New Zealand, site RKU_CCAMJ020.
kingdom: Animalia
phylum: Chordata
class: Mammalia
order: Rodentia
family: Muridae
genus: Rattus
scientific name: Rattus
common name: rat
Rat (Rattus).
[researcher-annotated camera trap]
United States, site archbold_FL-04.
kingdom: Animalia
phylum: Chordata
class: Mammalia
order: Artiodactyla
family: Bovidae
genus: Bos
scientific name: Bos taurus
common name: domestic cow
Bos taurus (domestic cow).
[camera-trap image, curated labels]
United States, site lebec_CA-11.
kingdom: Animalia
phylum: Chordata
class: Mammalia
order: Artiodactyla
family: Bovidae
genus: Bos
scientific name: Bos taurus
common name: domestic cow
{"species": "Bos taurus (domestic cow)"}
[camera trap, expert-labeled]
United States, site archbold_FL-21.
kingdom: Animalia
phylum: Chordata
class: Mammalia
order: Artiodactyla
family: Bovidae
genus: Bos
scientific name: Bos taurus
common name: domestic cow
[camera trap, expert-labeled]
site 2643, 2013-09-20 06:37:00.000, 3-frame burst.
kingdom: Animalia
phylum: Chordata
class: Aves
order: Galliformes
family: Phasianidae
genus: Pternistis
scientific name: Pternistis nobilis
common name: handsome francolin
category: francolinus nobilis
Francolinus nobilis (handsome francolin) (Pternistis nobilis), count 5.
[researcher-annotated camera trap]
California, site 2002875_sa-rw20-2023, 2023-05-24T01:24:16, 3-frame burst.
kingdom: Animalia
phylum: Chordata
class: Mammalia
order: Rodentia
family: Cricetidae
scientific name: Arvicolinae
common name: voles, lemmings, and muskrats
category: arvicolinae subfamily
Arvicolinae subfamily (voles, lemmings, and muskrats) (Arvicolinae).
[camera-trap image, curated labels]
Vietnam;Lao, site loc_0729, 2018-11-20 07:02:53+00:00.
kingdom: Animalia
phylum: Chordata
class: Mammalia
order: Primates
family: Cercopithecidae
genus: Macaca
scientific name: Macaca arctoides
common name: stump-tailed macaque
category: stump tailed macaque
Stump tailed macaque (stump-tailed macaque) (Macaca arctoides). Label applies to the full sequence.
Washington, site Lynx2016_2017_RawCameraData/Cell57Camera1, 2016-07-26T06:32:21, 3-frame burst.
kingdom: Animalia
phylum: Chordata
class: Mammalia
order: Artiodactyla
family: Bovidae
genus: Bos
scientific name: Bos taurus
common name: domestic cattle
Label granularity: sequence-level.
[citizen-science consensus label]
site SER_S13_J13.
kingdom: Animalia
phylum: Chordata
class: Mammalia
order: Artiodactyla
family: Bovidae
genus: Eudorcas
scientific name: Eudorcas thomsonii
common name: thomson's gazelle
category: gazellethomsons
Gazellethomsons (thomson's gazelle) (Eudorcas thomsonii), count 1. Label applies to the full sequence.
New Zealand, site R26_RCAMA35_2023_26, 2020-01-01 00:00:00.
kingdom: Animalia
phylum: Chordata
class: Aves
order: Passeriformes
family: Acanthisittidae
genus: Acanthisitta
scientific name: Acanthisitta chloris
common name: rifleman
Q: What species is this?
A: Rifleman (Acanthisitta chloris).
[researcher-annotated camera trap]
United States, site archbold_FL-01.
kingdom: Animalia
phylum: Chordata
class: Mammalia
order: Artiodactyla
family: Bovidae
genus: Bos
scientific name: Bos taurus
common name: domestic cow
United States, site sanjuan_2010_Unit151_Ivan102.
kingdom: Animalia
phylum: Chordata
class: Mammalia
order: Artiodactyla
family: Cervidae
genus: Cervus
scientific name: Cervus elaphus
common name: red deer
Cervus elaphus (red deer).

• Brief
Each entry, from start to finish, must be restated exactly.

• Solution to the exercise
New Zealand, site RKU_CCAMJ020.
kingdom: Animalia
phylum: Chordata
class: Mammalia
order: Rodentia
family: Muridae
genus: Rattus
scientific name: Rattus
common name: rat
Rat (Rattus).
[researcher-annotated camera trap]
United States, site archbold_FL-04.
kingdom: Animalia
phylum: Chordata
class: Mammalia
order: Artiodactyla
family: Bovidae
genus: Bos
scientific name: Bos taurus
common name: domestic cow
Bos taurus (domestic cow).
[camera-trap image, curated labels]
United States, site lebec_CA-11.
kingdom: Animalia
phylum: Chordata
class: Mammalia
order: Artiodactyla
family: Bovidae
genus: Bos
scientific name: Bos taurus
common name: domestic cow
{"species": "Bos taurus (domestic cow)"}
[camera trap, expert-labeled]
United States, site archbold_FL-21.
kingdom: Animalia
phylum: Chordata
class: Mammalia
order: Artiodactyla
family: Bovidae
genus: Bos
scientific name: Bos taurus
common name: domestic cow
[camera trap, expert-labeled]
site 2643, 2013-09-20 06:37:00.000, 3-frame burst.
kingdom: Animalia
phylum: Chordata
class: Aves
order: Galliformes
family: Phasianidae
genus: Pternistis
scientific name: Pternistis nobilis
common name: handsome francolin
category: francolinus nobilis
Francolinus nobilis (handsome francolin) (Pternistis nobilis), count 5.
[researcher-annotated camera trap]
California, site 2002875_sa-rw20-2023, 2023-05-24T01:24:16, 3-frame burst.
kingdom: Animalia
phylum: Chordata
class: Mammalia
order: Rodentia
family: Cricetidae
scientific name: Arvicolinae
common name: voles, lemmings, and muskrats
category: arvicolinae subfamily
Arvicolinae subfamily (voles, lemmings, and muskrats) (Arvicolinae).
[camera-trap image, curated labels]
Vietnam;Lao, site loc_0729, 2018-11-20 07:02:53+00:00.
kingdom: Animalia
phylum: Chordata
class: Mammalia
order: Primates
family: Cercopithecidae
genus: Macaca
scientific name: Macaca arctoides
common name: stump-tailed macaque
category: stump tailed macaque
Stump tailed macaque (stump-tailed macaque) (Macaca arctoides). Label applies to the full sequence.
Washington, site Lynx2016_2017_RawCameraData/Cell57Camera1, 2016-07-26T06:32:21, 3-frame burst.
kingdom: Animalia
phylum: Chordata
class: Mammalia
order: Artiodactyla
family: Bovidae
genus: Bos
scientific name: Bos taurus
common name: domestic cattle
Label granularity: sequence-level.
[citizen-science consensus label]
site SER_S13_J13.
kingdom: Animalia
phylum: Chordata
class: Mammalia
order: Artiodactyla
family: Bovidae
genus: Eudorcas
scientific name: Eudorcas thomsonii
common name: thomson's gazelle
category: gazellethomsons
Gazellethomsons (thomson's gazelle) (Eudorcas thomsonii), count 1. Label applies to the full sequence.
New Zealand, site R26_RCAMA35_2023_26, 2020-01-01 00:00:00.
kingdom: Animalia
phylum: Chordata
class: Aves
order: Passeriformes
family: Acanthisittidae
genus: Acanthisitta
scientific name: Acanthisitta chloris
common name: rifleman
Q: What species is this?
A: Rifleman (Acanthisitta chloris).
[researcher-annotated camera trap]
United States, site archbold_FL-01.
kingdom: Animalia
phylum: Chordata
class: Mammalia
order: Artiodactyla
family: Bovidae
genus: Bos
scientific name: Bos taurus
common name: domestic cow
United States, site sanjuan_2010_Unit151_Ivan102.
kingdom: Animalia
phylum: Chordata
class: Mammalia
order: Artiodactyla
family: Cervidae
genus: Cervus
scientific name: Cervus elaphus
common name: red deer
Cervus elaphus (red deer).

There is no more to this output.